The fact that most teams have such consistent "luck," when coupled with the fact that close wins and losses appear to be the strongest factor in where a team appears on the list, means this list may not be a measure of "luck," per se, but rather the simple ability to win close games.  Since such ability is presumably based in large part on things like on-field experience, efficient playcalling, and clock management, the list could be considered a measure of a coach's in-game ability.  Is it any wonder that the conference's biggest late-game buffoon and a geriatric who doesn't even wear a headset sit at the bottom of the list?  Purdue's low number, due in such large part to flameouts during the Joe Tiller era (and, to a lesser extent, the futility of post-Tiller 2008), is as much an indictment of the retired polo shirt-wearer as that run of 2004 losses.  Minnesota's late-game futility has been chronicled here, repeatedly, and didn't get any better under Brewster (though Brew usually had Minny three or four scores behind his opponent before staging a comeback to cover the spread).  Michigan State's successes under Mark "The Warden" Dantonio have nearly nullified the pythagorean hole his predecessor, the legendary John L. Smith, had dug; MSU was -5.90/-4.68 from 2002-2007, a Zook-like performance of -8.86/-7.02 when extrapolated out over nine years. 

It's also a credit to Pat Fitzgerald and the late Randy Walker at Northwestern.  Even in its worst years, jNWU has outperformed its pythagorean expectations.  In every year included in this study, Northwestern had a positive overall pythagorean margin, and in all but one the LOLcats had a positive margin in conference play.  Their gigantic lead in the chart above isn't due to one season; it's consistently winning a game to a game and a half more than expected.  Northwestern's nine seasons are all within the top 30 overall (eight are within the top 20), and all but 2002's 1-7 Big Ten mark are within the top 22 in conference play.  Once may be a random occurrence, and twice a coincidence, but if three is a trend, nine is gospel.  Northwestern wins close games.  Ditto Bret Bielema and Barry Alvarez at Wisconsin, who don't have an overall season above 1.0 but only one year below -0.2 (Bielema has registered a positive rating in every season).  And, while Jim Tressel didn't play too many single-possession games at Ohio State, he had a fantastic record in the ones he did.2

This is an Iowa blog, and so we ask: What does this mean for Kirk Ferentz?  Iowa's 4.3 games below expectations overall, and 1.2 games under expectation in the conference.  This is despite the fact that Iowa is 7-5 in non-conference games decided by one touchdown or less since 2002.  On its face, that nearly half-game a season missed looks suspiciously like a coaching problem.  However, given the wide spread between the overall deficiency and intra-conference gap is an indication of a smaller, and more fundamentally Ferentz, explanation: Iowa's ability to blow out a MACrifice or I-AA cupcake raises pythagorean expectations, expectations which are not met when Iowa drops a game to Iowa State or Arizona or Pitt.  When it comes to conference play, the blowouts are so rare and so related to the continued employment of Tim Brewster that expectations remain in line with performance.  This is not to exonerate Ferentz as a coach; he's lost far, far too many non-conference games, he's one of the least effective clock managers in big-time college football, and his ability to stay close to good teams has the flipside of allowing inferior opposition to keep games tight against Iowa.  That philosophy is why Iowa fans can brag about not losing a game by double-digits in more than three seasons, but it's also why the Hawkeyes have such wide swings in pythagorean performance.


1 -- There is a wide variety of research on the proper exponent value for college football, mostly ranging between 2 and 2.5.  We used the 2.37 exponent that Pro Football Reference suggested.
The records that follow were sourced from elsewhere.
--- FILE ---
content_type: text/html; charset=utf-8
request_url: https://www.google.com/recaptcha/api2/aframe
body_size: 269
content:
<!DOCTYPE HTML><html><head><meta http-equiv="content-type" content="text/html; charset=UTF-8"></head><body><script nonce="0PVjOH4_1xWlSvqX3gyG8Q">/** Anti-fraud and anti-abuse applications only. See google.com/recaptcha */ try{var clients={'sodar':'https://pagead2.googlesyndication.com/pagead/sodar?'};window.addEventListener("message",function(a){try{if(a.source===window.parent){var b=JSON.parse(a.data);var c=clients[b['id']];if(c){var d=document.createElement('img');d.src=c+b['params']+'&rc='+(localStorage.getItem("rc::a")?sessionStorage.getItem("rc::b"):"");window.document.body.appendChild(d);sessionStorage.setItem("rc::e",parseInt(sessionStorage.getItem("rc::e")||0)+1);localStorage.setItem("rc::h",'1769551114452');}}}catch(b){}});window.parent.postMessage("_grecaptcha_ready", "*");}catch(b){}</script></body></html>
Because of small sample sizes, football is inherently more difficult to pin down than baseball (which uses the pure pythagorean squared model) and basketball (which uses exponents in the teens).

2 -- Indiana's totals are interesting, but a closer look shows they simply play more close games against out-of-conference opposition than the rest of the conference; close wins over Western Kentucky count just as much as those against Michigan to a blind formula.